Mensa, Pompei: “Tariffe differenziate e non aumentate”

«Le tariffe relative alla refezione scolastica non sono aumentate, bensì differenziate. Ci spiace dover constatare che la protesta rischia di essere strumentalizzata da chi sta cavalcando l’onda della disinformazione e utilizza temi di rilevanza sociale facendo demagogia spicciola». Interviene così il consigliere Alessandro Pompei, presidente della Commissione Pubblica Istruzione, in merito al dibattito relativo alle nuove tariffe del servizio mensa di Montesilvano.

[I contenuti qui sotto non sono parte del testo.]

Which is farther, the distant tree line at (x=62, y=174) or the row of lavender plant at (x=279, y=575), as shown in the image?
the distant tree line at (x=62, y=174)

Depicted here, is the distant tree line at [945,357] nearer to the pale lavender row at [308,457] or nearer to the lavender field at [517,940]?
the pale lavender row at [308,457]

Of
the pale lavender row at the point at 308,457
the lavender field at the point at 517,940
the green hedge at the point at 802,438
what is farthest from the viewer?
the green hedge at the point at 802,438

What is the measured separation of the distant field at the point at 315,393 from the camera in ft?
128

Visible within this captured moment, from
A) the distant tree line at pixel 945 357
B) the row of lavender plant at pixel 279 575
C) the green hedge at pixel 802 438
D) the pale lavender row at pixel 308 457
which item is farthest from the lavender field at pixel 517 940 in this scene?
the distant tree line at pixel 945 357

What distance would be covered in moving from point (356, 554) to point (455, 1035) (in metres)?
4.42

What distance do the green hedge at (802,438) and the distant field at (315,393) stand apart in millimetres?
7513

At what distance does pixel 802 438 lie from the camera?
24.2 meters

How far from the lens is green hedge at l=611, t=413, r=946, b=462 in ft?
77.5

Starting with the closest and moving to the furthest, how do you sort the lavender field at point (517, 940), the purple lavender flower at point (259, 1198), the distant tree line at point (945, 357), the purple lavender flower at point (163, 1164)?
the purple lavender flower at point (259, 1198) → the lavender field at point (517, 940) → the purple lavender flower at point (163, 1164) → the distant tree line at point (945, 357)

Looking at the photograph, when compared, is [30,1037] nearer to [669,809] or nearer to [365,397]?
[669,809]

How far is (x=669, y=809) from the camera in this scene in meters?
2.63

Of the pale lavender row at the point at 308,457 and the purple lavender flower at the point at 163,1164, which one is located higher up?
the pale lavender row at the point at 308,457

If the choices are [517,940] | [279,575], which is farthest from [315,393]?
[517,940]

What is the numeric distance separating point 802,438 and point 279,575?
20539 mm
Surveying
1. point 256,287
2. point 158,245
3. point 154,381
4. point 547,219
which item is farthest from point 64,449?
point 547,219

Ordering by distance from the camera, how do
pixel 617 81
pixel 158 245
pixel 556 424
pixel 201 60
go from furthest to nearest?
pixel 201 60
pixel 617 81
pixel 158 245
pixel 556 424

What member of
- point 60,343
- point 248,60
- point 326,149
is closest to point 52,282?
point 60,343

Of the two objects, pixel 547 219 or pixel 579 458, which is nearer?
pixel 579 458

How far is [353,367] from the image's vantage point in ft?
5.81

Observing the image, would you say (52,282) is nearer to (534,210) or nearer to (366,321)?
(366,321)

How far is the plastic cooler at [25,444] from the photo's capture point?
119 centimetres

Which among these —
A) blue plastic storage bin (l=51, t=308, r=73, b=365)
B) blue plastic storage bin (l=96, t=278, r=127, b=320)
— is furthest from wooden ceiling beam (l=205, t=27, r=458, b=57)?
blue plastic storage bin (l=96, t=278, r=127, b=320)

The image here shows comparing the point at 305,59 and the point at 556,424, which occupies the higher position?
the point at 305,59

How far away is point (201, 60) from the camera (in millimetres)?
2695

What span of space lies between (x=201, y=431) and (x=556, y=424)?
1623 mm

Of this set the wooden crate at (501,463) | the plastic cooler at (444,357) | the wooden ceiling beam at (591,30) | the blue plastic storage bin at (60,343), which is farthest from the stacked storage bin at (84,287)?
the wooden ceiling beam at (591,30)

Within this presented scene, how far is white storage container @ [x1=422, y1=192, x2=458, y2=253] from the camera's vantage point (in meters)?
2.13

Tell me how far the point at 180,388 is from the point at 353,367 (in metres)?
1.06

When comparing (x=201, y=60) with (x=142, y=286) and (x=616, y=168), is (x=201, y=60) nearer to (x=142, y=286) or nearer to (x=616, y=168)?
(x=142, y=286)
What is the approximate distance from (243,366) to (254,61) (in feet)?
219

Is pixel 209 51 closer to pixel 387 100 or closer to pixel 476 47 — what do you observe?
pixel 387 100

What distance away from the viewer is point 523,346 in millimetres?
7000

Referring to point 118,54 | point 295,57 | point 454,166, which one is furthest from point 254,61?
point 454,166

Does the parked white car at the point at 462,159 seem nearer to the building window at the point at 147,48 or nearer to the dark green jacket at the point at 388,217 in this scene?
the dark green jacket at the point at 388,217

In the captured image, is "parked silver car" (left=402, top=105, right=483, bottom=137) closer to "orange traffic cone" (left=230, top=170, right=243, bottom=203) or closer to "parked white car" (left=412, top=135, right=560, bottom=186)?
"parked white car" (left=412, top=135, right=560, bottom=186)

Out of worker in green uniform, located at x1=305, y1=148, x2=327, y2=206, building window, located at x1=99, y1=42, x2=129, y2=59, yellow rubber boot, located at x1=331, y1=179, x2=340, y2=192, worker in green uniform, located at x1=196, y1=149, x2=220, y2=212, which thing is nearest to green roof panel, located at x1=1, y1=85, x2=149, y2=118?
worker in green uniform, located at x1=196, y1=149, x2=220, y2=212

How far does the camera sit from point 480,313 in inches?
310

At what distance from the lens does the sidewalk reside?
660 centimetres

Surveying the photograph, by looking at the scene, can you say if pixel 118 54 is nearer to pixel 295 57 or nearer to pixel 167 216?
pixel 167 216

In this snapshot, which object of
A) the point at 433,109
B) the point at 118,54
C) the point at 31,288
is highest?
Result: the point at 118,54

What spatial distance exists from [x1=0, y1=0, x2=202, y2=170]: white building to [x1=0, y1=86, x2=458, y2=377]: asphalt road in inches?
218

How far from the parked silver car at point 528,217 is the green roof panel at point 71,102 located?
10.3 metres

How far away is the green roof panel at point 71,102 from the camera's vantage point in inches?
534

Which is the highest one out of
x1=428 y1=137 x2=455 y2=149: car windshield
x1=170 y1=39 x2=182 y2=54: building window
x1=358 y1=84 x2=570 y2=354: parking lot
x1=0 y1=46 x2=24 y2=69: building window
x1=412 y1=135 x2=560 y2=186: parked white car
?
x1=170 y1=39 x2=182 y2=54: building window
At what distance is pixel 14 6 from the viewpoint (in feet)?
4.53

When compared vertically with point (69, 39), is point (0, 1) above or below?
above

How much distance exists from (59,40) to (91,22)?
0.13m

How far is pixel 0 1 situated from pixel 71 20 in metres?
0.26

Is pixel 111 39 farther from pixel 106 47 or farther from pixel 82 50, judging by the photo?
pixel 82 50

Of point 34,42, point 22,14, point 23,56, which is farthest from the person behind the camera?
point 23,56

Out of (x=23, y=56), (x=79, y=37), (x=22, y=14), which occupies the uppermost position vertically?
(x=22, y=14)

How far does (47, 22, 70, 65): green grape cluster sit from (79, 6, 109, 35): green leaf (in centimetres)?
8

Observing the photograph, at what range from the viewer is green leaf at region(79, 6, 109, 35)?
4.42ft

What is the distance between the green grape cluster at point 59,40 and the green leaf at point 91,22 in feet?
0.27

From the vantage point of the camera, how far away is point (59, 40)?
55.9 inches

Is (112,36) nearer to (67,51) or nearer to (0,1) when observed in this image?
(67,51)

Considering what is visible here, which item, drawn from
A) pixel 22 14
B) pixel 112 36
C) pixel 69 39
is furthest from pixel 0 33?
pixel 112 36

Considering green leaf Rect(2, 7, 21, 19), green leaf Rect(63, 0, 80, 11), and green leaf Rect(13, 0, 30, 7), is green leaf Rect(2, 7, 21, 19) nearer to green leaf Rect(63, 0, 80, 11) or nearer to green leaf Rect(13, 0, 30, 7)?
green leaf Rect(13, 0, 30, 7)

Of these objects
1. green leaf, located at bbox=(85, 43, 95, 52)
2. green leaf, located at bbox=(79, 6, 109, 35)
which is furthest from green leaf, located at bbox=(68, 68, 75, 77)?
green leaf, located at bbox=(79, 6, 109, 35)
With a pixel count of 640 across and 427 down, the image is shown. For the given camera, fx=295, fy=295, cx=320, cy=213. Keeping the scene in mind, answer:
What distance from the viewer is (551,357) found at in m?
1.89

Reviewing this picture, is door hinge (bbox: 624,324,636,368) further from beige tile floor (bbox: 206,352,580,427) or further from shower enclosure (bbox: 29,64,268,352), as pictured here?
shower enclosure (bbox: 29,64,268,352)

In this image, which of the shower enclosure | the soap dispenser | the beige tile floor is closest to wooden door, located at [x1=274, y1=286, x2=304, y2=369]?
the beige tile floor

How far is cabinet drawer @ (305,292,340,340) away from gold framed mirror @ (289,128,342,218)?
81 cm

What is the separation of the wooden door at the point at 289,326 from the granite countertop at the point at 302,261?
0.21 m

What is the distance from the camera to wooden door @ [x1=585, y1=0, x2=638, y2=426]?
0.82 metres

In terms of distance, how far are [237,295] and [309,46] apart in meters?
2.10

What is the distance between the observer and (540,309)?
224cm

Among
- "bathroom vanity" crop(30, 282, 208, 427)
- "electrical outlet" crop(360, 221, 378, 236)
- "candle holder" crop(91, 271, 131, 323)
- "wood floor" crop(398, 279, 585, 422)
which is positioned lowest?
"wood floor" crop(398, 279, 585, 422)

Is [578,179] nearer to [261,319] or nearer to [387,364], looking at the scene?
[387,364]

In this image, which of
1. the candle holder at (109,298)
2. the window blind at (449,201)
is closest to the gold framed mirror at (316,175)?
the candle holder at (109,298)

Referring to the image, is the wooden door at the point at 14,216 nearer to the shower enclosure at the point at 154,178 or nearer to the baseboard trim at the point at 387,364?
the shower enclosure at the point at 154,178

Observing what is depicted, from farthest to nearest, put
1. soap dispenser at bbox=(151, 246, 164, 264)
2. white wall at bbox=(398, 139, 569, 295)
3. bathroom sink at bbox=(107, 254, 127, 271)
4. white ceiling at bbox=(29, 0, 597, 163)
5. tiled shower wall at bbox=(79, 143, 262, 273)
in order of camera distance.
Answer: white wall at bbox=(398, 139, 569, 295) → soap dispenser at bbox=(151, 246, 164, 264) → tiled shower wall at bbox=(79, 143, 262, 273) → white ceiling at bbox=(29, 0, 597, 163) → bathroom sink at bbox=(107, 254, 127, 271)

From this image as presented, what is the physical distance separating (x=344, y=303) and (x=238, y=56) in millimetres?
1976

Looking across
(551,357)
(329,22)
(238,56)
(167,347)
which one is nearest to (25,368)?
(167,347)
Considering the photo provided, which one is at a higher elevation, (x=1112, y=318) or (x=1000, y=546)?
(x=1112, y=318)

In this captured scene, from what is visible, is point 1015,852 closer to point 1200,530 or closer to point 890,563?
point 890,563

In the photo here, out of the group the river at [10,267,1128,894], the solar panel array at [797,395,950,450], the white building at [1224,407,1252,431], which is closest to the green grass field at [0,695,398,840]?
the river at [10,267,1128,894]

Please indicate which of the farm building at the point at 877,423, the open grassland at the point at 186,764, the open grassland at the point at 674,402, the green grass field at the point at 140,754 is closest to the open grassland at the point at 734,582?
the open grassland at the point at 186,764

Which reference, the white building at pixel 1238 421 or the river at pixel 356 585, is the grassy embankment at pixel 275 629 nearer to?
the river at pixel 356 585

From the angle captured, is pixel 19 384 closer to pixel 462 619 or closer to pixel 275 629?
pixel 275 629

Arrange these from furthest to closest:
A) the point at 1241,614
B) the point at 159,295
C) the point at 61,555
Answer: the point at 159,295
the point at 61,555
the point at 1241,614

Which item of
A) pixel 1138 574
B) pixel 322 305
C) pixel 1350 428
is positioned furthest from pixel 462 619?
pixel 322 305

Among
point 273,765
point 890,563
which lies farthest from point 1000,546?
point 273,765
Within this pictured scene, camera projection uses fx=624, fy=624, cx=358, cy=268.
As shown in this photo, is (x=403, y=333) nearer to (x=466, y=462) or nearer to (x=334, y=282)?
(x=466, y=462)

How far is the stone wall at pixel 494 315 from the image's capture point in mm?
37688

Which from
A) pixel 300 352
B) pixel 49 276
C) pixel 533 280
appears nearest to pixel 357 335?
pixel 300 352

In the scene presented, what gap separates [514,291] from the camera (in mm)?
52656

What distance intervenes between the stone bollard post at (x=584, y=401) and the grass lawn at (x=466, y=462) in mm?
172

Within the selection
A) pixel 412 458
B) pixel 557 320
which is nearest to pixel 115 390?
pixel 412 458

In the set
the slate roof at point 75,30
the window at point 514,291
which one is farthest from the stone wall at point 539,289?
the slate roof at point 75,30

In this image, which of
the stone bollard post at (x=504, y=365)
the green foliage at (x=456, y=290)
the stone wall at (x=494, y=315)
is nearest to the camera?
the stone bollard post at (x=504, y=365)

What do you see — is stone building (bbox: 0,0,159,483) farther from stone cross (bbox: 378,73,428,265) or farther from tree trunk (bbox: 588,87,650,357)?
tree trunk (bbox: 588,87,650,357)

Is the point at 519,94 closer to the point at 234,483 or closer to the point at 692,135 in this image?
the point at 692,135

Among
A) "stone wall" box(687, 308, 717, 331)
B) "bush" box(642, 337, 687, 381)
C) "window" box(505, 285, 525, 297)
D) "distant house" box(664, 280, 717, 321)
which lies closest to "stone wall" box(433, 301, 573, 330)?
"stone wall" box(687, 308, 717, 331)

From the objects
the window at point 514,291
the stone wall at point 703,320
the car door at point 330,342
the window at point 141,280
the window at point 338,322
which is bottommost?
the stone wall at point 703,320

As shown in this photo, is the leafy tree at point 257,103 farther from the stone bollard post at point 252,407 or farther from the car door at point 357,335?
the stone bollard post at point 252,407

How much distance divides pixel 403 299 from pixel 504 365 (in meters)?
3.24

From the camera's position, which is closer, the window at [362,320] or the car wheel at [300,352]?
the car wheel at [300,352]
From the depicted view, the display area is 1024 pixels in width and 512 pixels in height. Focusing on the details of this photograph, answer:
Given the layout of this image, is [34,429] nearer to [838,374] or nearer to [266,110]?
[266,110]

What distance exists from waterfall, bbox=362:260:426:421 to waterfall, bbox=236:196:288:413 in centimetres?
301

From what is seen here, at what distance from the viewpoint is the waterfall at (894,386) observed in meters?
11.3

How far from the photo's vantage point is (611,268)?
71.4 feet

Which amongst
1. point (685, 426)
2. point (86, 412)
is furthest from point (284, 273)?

«Le tariffe – specifica Pompei – vengono applicate a seconda del reddito Isee dichiarato da ogni famiglia. Per coloro che hanno un reddito inferiore ai 10.000 euro, la tariffa resta pressoché invariata rispetto allo scorso anno. Le variazioni più significative riguardano quelle famiglie che hanno un reddito superiore ai 20.000 euro, ossia per quelle situazioni con una maggiore disponibilità, che pagheranno il servizio 4.90 € a pasto. Tra la prima e l’ultima fascia esistono ben altre tre tariffe, perfettamente commisurate alle situazioni finanziarie dei differenti nuclei familiari. La delibera di Giunta è stata strutturata sulla base del principio di equità».

Il consigliere raffronta le tariffe di Montesilvano con quelle dei comuni limitrofi. «A Spoltore ad esempio vengono distinte 6 fasce che vanno da un minimo di 2,50 € a pasto, come Montesilvano, ad un massimo di 5 euro. A Francavilla al mare, le tariffe sono differenziate secondo gli stessi parametri di Montesilvano, partendo da 2,20 € per i redditi inferiori a 5.000 €, passando per 2,90 per quelli sotto i 10.000 e arrivando a 4.80 per i redditi superiori a 20.000 €. Se prendiamo ad esempio il vicino Comune di Pescara, le tariffe per la refezione scolastica sono solo due. La prima per i redditi al di sotto dei 10.600 euro circa, la seconda di oltre 4 euro a pasto per le famiglie con reddito superiore ai 10.600 euro, per un costo a carico del Comune di 5,77 €. A Montesilvano – spiega ancora Pompei – i nuclei familiari con redditi compresi tra 10.001 e 13.000 € pagheranno 3 euro, mentre quelle tra i 13.001 e € 16.000 € 3,60 a pasto. Il costo del servizio a carico del Comune di Montesilvano ammonta a 6,22 €, ciò significa che esso non viene coperto integralmente dalla tariffa. La differenziazione delle tariffe riduce così la quota che viene pagata da tutti i cittadini, ossia anche da coloro che non usufruiscono del servizio. Con la differenziazione esso viene invece effettivamente commisurato sulla base delle possibilità delle famiglie. Ricordiamo infine - conclude Pompei - che il servizio offerto è di alta qualità, con alimenti biologici e di origine controllata. I menù prevedono sempre un primo, un secondo, contorno, pane e frutta e sono stati calibrati secondo 4 fasce di età: micro-nido, nido, scuola dell'infanzia e scuola primaria. Nei mesi scorsi è stata, inoltre, creata un’apposita commissione mensa che avrà proprio il compito di controllare e verificare il livello dei pasti serviti».